# REQUIRED ACTION 1:
Decide whether each statement agrees with the homeschooling post. Answer yes or no for each, and quote the deciding words from the text. (a) The school counselor said everyone learns at a different rate. (b) The family did their schoolwork on the couch rather than at desks. (c) Kiley had her times tables memorized.
# REQUIRED ACTION 2:
Copy the homeschooling post word for word, starting with "I can laugh" and going on through "of as 'school'.".
# REQUIRED ACTION 3:
Resume the homeschooling post after its last sentence.

# PROVIDED TEXT:

========================

I spend A LOT of time spelling for my people.

I can laugh about it now, and usually so can the kids, but there was a time when we al though we were doing something really wrong.

I thought I was teaching wrong. I felt like I was failing my kids.

My kids thought that they were being kids wrong, that their brains were wrong, They thought that they were stupid.

I had to completely shift what I thought of as 'school'.

I bought the curriculum everyone said was the best. I followed the directions. I would not deviate from the plan. We schooled in desks during school hours. What my daughters didn't complete during school was to be completed as homework.

We were not having fun.

The year that I had fourth and second grade daughters, and a little boy in pre-school was the very worst. The. Worst. Ever. My oldest daughter, Kiley,  took a very long time to read anything and would avoid anything with reading. Her times tables weren't memorized and spelling was impossible. Her younger sister, Laurel, was struggling to read and write in second grade. I thought something was not right and called the elementary school in our district and expressed my concerns. "They'll grow out of it," the counselor said, "Everyone learns at a different rate." On one hand I was thankful for the relaxed approach, but on the other my gut was telling me something was really off.

Most days ended with all of us crying and/or yelling in frustration. I was threatening and demanding about them getting their school work done. I said some pretty crappy things to my girls simply because following directions was so important to me. I just wanted to do it right, you know?  I was terrified that I would do something wrong and they would end up missing out on college. Did I say that they were in fourth and second grade? Yet I was freaking out about college!

One afternoon, after lots of tears, I woke up to the fact that what I was doing was not working.

I thought about why I wanted to homeschool, I thought about what memories I wanted my kids to have from their childhoods. The crying, yelling, frustrated days that were filling in our pages were not   part of that story. The realization that I was misdirecting the boat was crushing. I cried very, very hard at what we had lost due to my fear of not doing it right. Then I wiped my face off and had a talk with my girls.

========================

# STORED DATA:
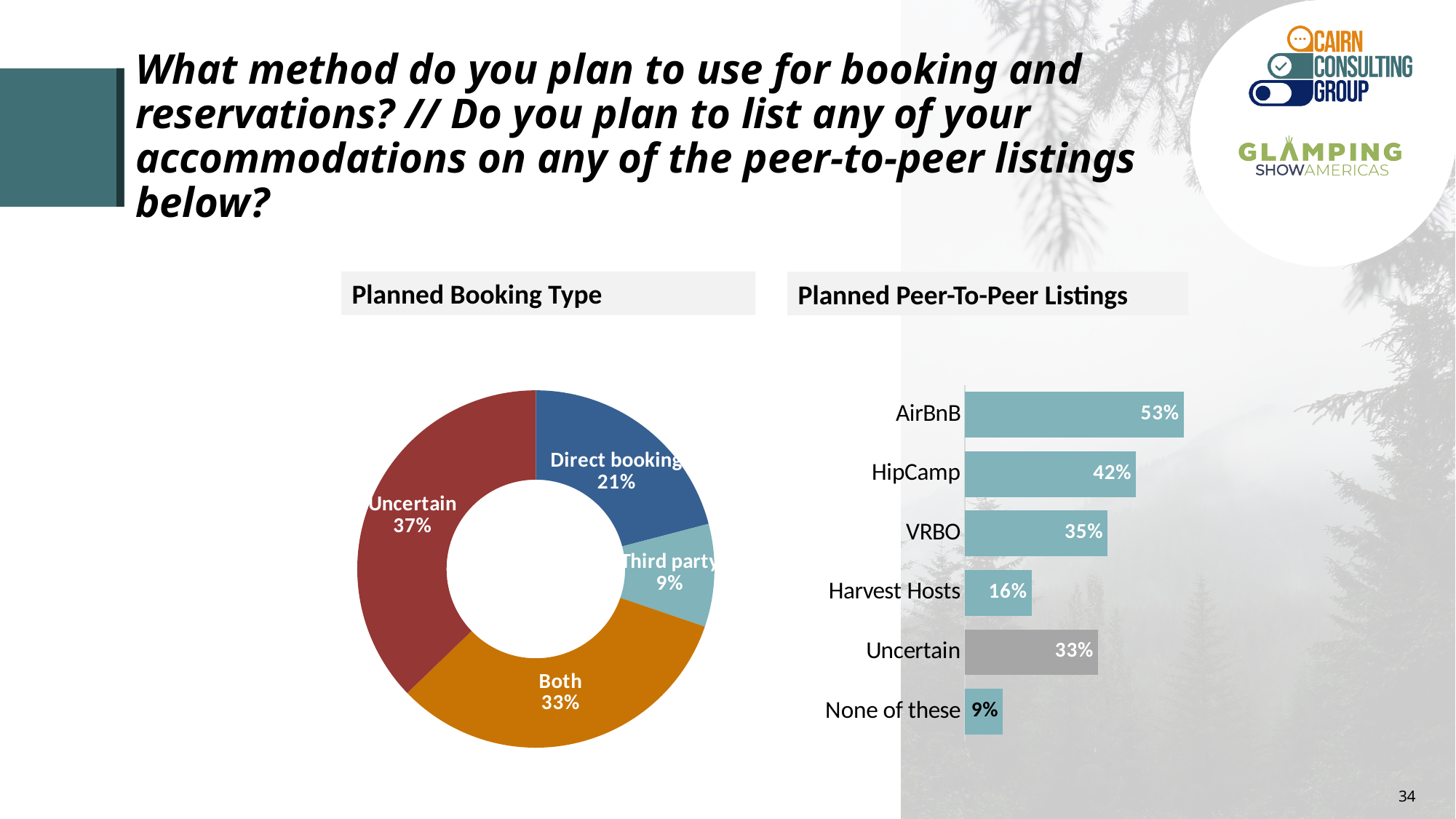
In the Planned Booking Type chart, what percentage is shown for Third party? 9% In the Planned Booking Type chart, which category has the smallest share? Third party In the Planned Peer-To-Peer Listings chart, which listing has the highest value? AirBnB In the Planned Peer-To-Peer Listings chart, how many categories are shown? 6 What kind of chart is the Planned Booking Type chart? Doughnut (pie) chart In the Planned Booking Type chart, what percentage is shown for Uncertain? 37% In the Planned Peer-To-Peer Listings chart, what is the value for HipCamp? 42% In the Planned Peer-To-Peer Listings chart, which is larger, VRBO or Uncertain? VRBO In the Planned Booking Type chart, which category has the largest share? Uncertain In the Planned Peer-To-Peer Listings chart, which category has the lowest value? None of these In the Planned Booking Type chart, what is the difference in percentage points between Both and Direct booking? 12 In the Planned Peer-To-Peer Listings chart, what is the value for Harvest Hosts? 16%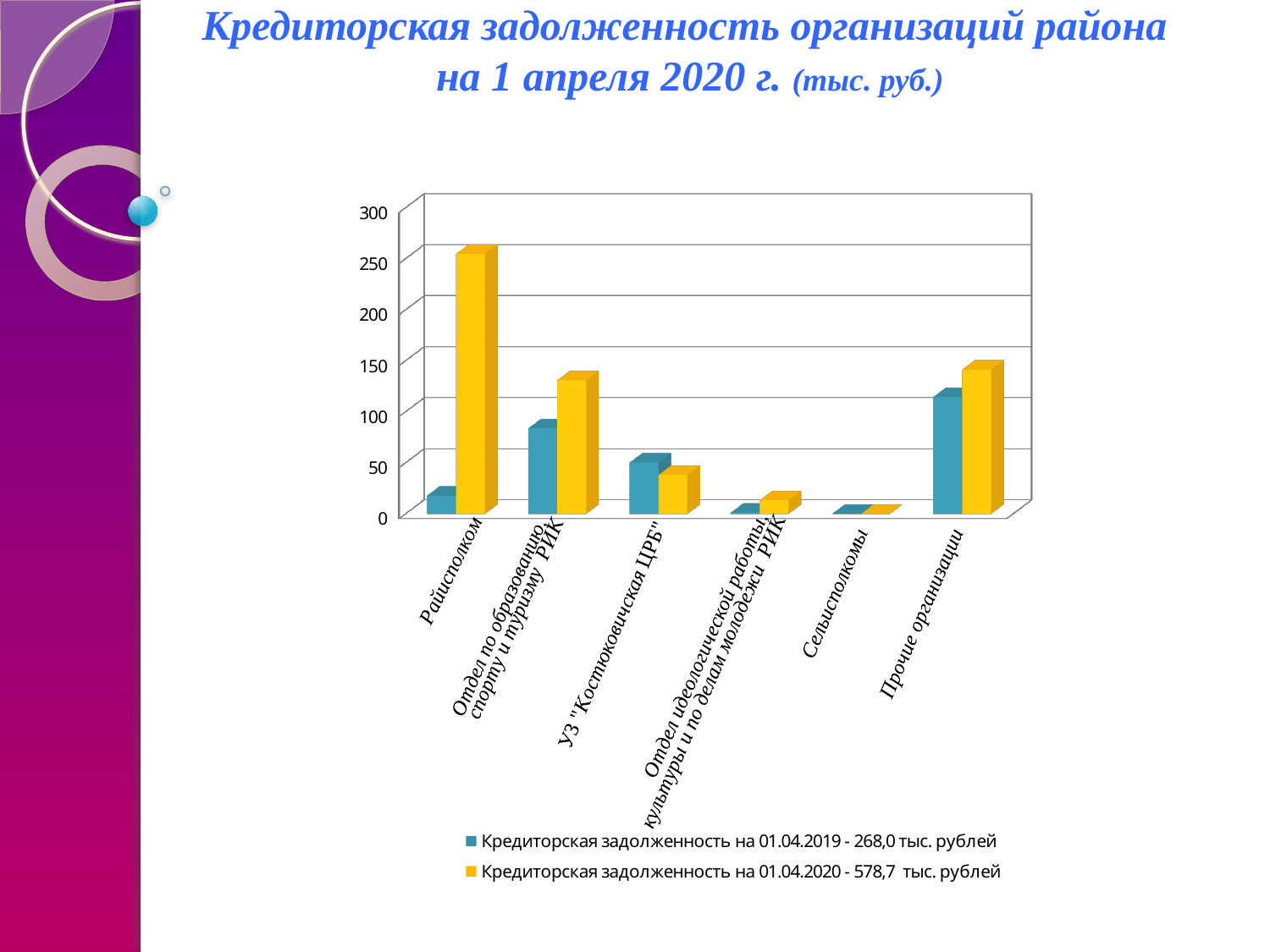
Which category has the highest value for the series 'Кредиторская задолженность на 01.04.2019'? Прочие организации According to the legend, what is the total creditor debt as of 01.04.2020? 578,7 тыс. рублей For Райисполком, which series has the larger value: 01.04.2019 or 01.04.2020? 01.04.2020 What kind of chart is shown on the slide? bar chart Is the value for Райисполком in the 01.04.2019 series greater or less than 50? less Which category has the highest value for the series 'Кредиторская задолженность на 01.04.2020'? Райисполком Is the value for Отдел по образованию, спорту и туризму РИК in the 01.04.2020 series greater or less than 100? greater Is the value for Прочие организации in the 01.04.2019 series greater or less than 100? greater How many series does the legend list? 2 How many categories are shown on the x axis of the chart? 6 For УЗ "Костюковичская ЦРБ", which series has the larger value: 01.04.2019 or 01.04.2020? 01.04.2019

========================

# ANSWER SECTION 1:
(a) Yes: "Everyone learns at a different rate."
(b) No: "We schooled in desks during school hours."
(c) No: "Her times tables weren't memorized"

# ANSWER SECTION 2:
I can laugh about it now, and usually so can the kids, but there was a time when we al though we were doing something really wrong.

I thought I was teaching wrong. I felt like I was failing my kids.

My kids thought that they were being kids wrong, that their brains were wrong, They thought that they were stupid.

I had to completely shift what I thought of as 'school'.

# ANSWER SECTION 3:
We stopped 'school'. Timed math tests, worksheets, copy work - it all just stopped. Immediately. We went to the library and I let them pick out whatever books they wanted. I checked out some books on learning styles and one on learning disabilities. I let audio books as reading. For an entire month we did whatever we wanted as long as it didn't involve television. We cooked together, went on field trips, played board games, card games, and I read out loud all of the time. We played lots of types of music, danced, and the girls practiced piano. The kids played outside a lot, too, sometimes all day. Finally the sweet memories I had been hoping for were being made.

In that month I saw my relationship with the kids, especially my daughters, healing. I saw them lightening up. I felt the weight of the worldWe all stopped being burdened by 'school' and just enjoyed our days. The knot in my stomach unraveled as I finally took charge of our homeschool. I let go of the worry that if I didn't use the 'right' curriculum- the ones that all the homeschool magazines said were the best - that we would fail.

We fell in love with unit studies and hands on learning. I tried different math curriculums. My confidence in my ability to teach grew exponentially when I walked away from boxed curriculums. I finally started to see what worked for my kids as individuals. Also, in the middle of all of my reading, I came across a book called The Gift of Dyslexia, by Ronald Davis. I remember reading portions of it out loud to my kids and having them gasp in recognition, with shared experience. It was such a comfort to know that there was a name for what they were struggling with, but also that there were some benefits to it. My husband, too, found relief in admitting that his battles as a child and an adult had a name.

It's taken time, but I am no longer afraid to homeschool.

I know that learning doesn't take place during a set time, that workbooks don't always work, and that relationship is the most important element of our homeschool.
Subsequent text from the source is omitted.